**TASK DETAILS**
Each entry below must be repeated exactly, with pictures left out.

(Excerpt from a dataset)
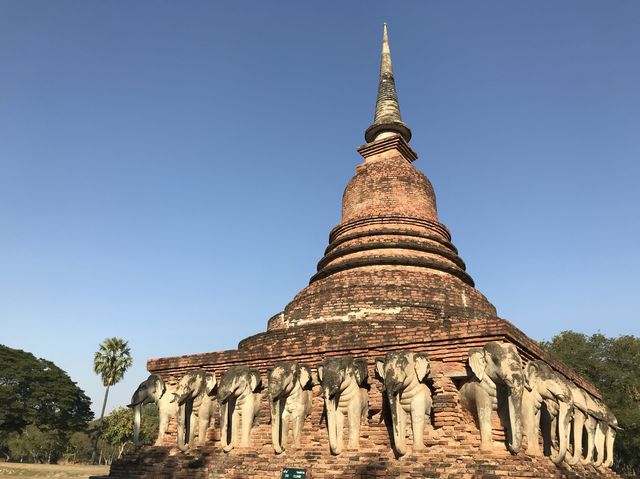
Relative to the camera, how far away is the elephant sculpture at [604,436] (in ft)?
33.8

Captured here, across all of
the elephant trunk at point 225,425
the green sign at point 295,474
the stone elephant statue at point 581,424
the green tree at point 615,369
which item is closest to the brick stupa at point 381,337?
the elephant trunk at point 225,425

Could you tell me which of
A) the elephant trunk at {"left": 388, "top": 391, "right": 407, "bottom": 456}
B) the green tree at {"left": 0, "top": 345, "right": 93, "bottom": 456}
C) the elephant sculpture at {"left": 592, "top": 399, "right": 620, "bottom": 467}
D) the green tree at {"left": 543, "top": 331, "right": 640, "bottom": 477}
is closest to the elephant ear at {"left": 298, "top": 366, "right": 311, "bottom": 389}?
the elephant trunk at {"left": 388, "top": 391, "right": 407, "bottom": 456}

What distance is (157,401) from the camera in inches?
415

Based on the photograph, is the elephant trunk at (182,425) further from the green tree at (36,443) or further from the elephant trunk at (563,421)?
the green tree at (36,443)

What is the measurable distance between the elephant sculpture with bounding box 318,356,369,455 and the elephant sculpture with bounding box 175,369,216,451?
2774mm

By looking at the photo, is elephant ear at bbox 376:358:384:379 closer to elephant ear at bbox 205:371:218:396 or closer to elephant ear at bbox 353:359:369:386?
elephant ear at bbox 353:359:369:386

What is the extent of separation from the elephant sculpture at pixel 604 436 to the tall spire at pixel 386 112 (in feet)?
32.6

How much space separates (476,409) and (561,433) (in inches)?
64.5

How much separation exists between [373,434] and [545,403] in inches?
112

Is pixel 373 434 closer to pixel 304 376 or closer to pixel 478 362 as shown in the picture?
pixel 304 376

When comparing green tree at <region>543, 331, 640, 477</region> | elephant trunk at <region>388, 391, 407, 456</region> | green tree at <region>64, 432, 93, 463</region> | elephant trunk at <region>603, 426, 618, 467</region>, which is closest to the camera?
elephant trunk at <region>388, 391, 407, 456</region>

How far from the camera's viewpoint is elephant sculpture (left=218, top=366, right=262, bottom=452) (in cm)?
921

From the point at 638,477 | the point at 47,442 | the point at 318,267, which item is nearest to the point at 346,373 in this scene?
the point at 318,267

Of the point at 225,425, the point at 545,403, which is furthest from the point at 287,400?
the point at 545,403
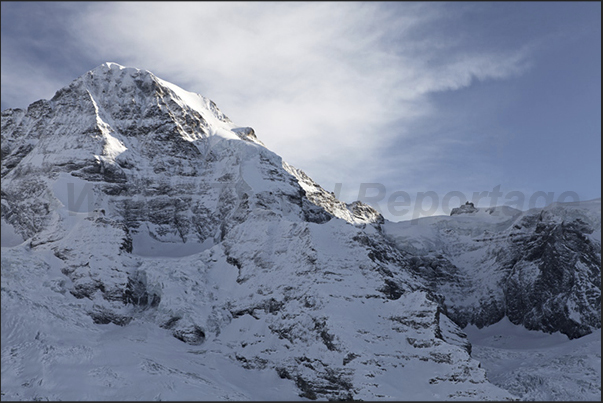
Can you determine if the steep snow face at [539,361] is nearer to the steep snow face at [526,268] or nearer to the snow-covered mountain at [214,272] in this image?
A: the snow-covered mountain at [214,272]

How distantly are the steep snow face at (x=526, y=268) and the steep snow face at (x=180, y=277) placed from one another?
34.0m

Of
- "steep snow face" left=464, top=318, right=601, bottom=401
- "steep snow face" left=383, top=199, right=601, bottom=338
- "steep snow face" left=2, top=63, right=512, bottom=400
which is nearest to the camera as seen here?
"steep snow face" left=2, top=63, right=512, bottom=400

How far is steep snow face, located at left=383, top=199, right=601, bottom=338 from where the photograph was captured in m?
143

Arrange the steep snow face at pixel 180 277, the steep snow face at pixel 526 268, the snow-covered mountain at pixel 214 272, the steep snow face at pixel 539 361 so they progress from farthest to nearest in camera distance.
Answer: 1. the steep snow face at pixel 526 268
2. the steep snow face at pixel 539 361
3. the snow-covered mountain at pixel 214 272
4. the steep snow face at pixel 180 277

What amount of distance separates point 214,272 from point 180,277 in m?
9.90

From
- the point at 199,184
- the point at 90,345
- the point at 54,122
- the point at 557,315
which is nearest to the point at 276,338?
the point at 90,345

**FINAL ANSWER**
Relative to the camera, how far away is the elephant sculpture at [604,436] (in ft)?
33.8

Captured here, across all of
the elephant trunk at point 225,425
the green sign at point 295,474
the stone elephant statue at point 581,424
the green tree at point 615,369
which item is closest to the brick stupa at point 381,337?
the elephant trunk at point 225,425

Could you tell me which of
A) the elephant trunk at {"left": 388, "top": 391, "right": 407, "bottom": 456}
B) the green tree at {"left": 0, "top": 345, "right": 93, "bottom": 456}
C) the elephant sculpture at {"left": 592, "top": 399, "right": 620, "bottom": 467}
D) the green tree at {"left": 543, "top": 331, "right": 640, "bottom": 477}
is closest to the elephant ear at {"left": 298, "top": 366, "right": 311, "bottom": 389}?
the elephant trunk at {"left": 388, "top": 391, "right": 407, "bottom": 456}

What distance is (157,401) from the camera in inches?
415

Based on the photograph, is the elephant trunk at (182,425) further from the green tree at (36,443) or further from the elephant trunk at (563,421)?
the green tree at (36,443)

What is the measurable distance between the elephant sculpture with bounding box 318,356,369,455 and the elephant sculpture with bounding box 175,369,216,451?
2774mm

By looking at the photo, is elephant ear at bbox 376:358:384:379 closer to elephant ear at bbox 205:371:218:396 or closer to elephant ear at bbox 353:359:369:386?
elephant ear at bbox 353:359:369:386

What is the extent of separation from the elephant sculpture at pixel 604 436 to the tall spire at pixel 386 112 (in feet)?
32.6

How much space separates (476,409) and (561,433) (in inches)?
64.5

How much separation exists between [373,434] and [545,403] in inches?
112

Is pixel 373 434 closer to pixel 304 376 or closer to pixel 478 362 as shown in the picture?
pixel 304 376

When comparing green tree at <region>543, 331, 640, 477</region> | elephant trunk at <region>388, 391, 407, 456</region> | green tree at <region>64, 432, 93, 463</region> | elephant trunk at <region>603, 426, 618, 467</region>, which is closest to the camera?
elephant trunk at <region>388, 391, 407, 456</region>

How far from the camera's viewpoint is elephant sculpture (left=218, top=366, right=262, bottom=452) (in cm)?
921

From the point at 638,477 | the point at 47,442 | the point at 318,267, which item is nearest to the point at 346,373 in this scene?
the point at 318,267

Of the point at 225,425, the point at 545,403, which is furthest from the point at 287,400?
the point at 545,403
Can you determine if the steep snow face at [539,361] is nearer to the steep snow face at [526,268] or nearer to the snow-covered mountain at [214,272] in this image?
A: the snow-covered mountain at [214,272]

How distantly are the steep snow face at (x=526, y=268) and the steep snow face at (x=180, y=277) placed from one another?
34.0m

Of
- "steep snow face" left=464, top=318, right=601, bottom=401
- "steep snow face" left=383, top=199, right=601, bottom=338
- "steep snow face" left=2, top=63, right=512, bottom=400
which is nearest to the camera as seen here?
"steep snow face" left=2, top=63, right=512, bottom=400

How far is steep snow face, located at left=383, top=199, right=601, bottom=338 from where the photograph was captured in m?
143

Arrange the steep snow face at pixel 180 277, the steep snow face at pixel 526 268, the snow-covered mountain at pixel 214 272, the steep snow face at pixel 539 361 so they progress from farthest to nearest in camera distance.
Answer: 1. the steep snow face at pixel 526 268
2. the steep snow face at pixel 539 361
3. the snow-covered mountain at pixel 214 272
4. the steep snow face at pixel 180 277

What amount of distance separates point 214,272 from point 180,277 in m?
9.90

From
- the point at 199,184
- the point at 90,345
- the point at 54,122
- the point at 557,315
which is nearest to the point at 276,338?
the point at 90,345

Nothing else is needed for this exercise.